**EXERCISE DETAILS**: Exactly the lines from the one containing "Vertically, which is" through the end of the data below are to be reproduced, and nothing besides them.

Stored data entries:
# # # #

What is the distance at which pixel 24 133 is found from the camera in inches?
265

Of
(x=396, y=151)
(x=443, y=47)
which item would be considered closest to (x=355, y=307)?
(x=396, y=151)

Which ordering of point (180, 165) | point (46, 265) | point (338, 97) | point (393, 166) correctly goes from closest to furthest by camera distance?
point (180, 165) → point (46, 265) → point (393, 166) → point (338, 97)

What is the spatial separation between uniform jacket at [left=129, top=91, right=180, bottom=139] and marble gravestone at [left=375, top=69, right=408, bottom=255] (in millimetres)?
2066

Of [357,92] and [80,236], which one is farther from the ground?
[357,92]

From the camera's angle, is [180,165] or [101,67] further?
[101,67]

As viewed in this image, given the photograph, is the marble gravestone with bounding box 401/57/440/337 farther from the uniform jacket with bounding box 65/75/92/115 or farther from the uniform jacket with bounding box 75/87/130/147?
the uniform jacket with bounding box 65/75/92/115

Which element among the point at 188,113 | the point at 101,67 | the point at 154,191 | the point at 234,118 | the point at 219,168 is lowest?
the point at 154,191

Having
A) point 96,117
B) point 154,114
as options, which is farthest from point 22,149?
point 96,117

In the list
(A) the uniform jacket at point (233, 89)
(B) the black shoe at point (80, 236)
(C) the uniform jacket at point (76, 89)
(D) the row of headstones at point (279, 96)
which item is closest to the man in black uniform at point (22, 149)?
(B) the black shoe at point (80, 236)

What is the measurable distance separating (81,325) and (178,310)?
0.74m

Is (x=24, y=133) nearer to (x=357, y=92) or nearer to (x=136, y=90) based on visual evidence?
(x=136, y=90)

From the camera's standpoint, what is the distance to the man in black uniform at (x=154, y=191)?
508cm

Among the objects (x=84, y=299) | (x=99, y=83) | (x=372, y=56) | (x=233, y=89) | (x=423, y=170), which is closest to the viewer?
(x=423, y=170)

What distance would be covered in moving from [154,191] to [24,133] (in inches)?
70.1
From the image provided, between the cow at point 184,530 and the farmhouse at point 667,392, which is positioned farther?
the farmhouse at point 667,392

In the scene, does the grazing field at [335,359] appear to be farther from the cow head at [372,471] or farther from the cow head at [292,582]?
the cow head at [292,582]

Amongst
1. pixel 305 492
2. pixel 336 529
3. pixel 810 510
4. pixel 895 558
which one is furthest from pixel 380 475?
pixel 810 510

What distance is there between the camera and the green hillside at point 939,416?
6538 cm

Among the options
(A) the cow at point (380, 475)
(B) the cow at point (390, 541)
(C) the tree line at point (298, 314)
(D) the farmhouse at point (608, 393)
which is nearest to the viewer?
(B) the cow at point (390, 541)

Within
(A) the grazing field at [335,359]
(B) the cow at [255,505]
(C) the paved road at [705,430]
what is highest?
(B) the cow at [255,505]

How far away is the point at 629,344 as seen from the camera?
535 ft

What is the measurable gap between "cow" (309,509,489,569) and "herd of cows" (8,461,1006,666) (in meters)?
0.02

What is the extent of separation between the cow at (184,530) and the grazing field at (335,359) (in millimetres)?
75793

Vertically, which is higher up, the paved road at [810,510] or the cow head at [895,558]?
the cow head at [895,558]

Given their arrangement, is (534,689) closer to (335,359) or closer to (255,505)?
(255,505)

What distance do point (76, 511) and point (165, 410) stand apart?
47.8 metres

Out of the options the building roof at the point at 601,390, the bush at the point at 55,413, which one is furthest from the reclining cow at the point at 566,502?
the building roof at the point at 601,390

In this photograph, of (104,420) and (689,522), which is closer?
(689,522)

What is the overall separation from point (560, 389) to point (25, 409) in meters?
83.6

# # # #

**RESULT OF THIS TASK**:
Vertically, which is higher up, the paved road at [810,510] or the cow head at [895,558]?
the cow head at [895,558]

Given their arrangement, is (534,689) closer to (335,359) or closer to (255,505)?
(255,505)

What distance do point (76, 511) and point (165, 410) stand apart?
47.8 metres

Out of the options the building roof at the point at 601,390, the bush at the point at 55,413, which one is furthest from the reclining cow at the point at 566,502?
the building roof at the point at 601,390

In this photograph, of (104,420) and (689,522), which is closer?
(689,522)

What is the overall separation from point (560, 389) to point (25, 409) in meters?
83.6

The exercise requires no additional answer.